→ Page extract
Consciousness: physicist/psychiatrist explains? (General)

by David Turell @, Thursday, May 18, 2017, 15:51 (2744 days ago) @ David Turell

This odd mix of PhD's does not lead to an explanation:

https://aeon.co/essays/consciousness-is-not-a-thing-but-a-process-of-inference?utm_sour...

"As a physicist and psychiatrist, I find it difficult to engage with conversations about consciousness. My biggest gripe is that the philosophers and cognitive scientists who tend to pose the questions often assume that the mind is a thing, whose existence can be identified by the attributes it has or the purposes it fulfils.

"But in physics, it’s dangerous to assume that things ‘exist’ in any conventional sense. Instead, the deeper question is: what sorts of processes give rise to the notion (or illusion) that something exists?

***

"As a consequence, I’m compelled to treat consciousness as a process to be understood, not as a thing to be defined. Simply put, my argument is that consciousness is nothing more and nothing less than a natural process such as evolution or the weather. My favourite trick to illustrate the notion of consciousness as a process is to replace the word ‘consciousness’ with ‘evolution’ – and see if the question still makes sense. For example, the question What is consciousness for? becomes What is evolution for? Scientifically speaking, of course, we know that evolution is not for anything. It doesn’t perform a function or have reasons for doing what it does – it’s an unfolding process that can be understood only on its own terms. Since we are all the product of evolution, the same would seem to hold for consciousness and the self.

→ Data extracts
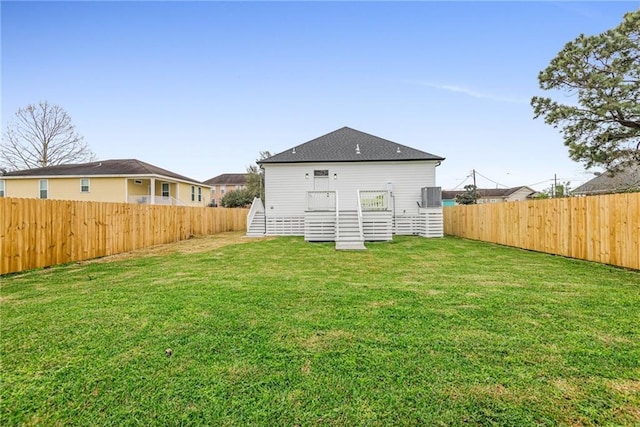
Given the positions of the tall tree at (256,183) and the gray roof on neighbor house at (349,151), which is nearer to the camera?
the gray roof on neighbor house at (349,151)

--

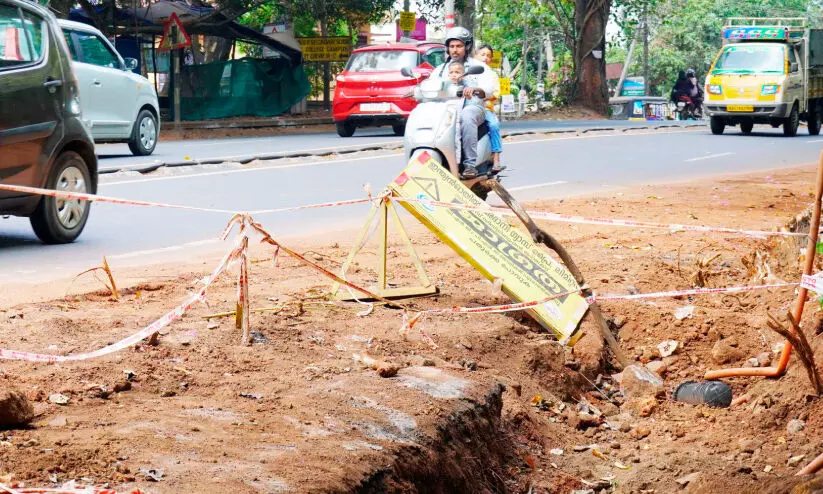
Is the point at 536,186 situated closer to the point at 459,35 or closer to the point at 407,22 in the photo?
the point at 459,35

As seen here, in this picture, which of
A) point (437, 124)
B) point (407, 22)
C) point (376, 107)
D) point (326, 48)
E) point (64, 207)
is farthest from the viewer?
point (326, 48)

--

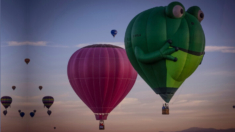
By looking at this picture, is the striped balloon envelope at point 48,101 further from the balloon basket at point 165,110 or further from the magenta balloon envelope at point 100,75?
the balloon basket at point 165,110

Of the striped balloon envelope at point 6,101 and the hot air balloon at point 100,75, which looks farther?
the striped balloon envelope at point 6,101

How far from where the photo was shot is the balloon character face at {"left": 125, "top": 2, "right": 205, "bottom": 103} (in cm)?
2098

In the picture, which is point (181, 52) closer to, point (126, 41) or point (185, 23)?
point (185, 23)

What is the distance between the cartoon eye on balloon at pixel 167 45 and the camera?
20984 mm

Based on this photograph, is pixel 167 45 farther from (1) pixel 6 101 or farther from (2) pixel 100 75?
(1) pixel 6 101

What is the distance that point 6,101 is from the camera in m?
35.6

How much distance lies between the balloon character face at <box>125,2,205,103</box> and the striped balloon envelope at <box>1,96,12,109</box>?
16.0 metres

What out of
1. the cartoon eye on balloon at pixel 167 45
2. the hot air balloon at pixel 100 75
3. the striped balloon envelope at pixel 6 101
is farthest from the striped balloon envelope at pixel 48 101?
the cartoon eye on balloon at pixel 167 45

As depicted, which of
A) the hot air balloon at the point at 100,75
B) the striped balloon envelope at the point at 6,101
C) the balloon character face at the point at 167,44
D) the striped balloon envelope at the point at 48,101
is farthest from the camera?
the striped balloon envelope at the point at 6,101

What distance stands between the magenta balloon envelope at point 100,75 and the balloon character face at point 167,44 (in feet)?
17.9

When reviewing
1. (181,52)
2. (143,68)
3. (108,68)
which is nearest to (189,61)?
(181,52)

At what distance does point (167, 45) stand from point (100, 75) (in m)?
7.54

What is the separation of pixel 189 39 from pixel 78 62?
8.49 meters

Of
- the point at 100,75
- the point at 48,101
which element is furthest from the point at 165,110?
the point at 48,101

→ What needs to be done
Reproduce the stretch of the forum post on consciousness above from "by David Turell" through "purposes it fulfils.".

→ Exercise answer
by David Turell @, Thursday, May 18, 2017, 15:51 (2744 days ago) @ David Turell

This odd mix of PhD's does not lead to an explanation:

https://aeon.co/essays/consciousness-is-not-a-thing-but-a-process-of-inference?utm_sour...

"As a physicist and psychiatrist, I find it difficult to engage with conversations about consciousness. My biggest gripe is that the philosophers and cognitive scientists who tend to pose the questions often assume that the mind is a thing, whose existence can be identified by the attributes it has or the purposes it fulfils.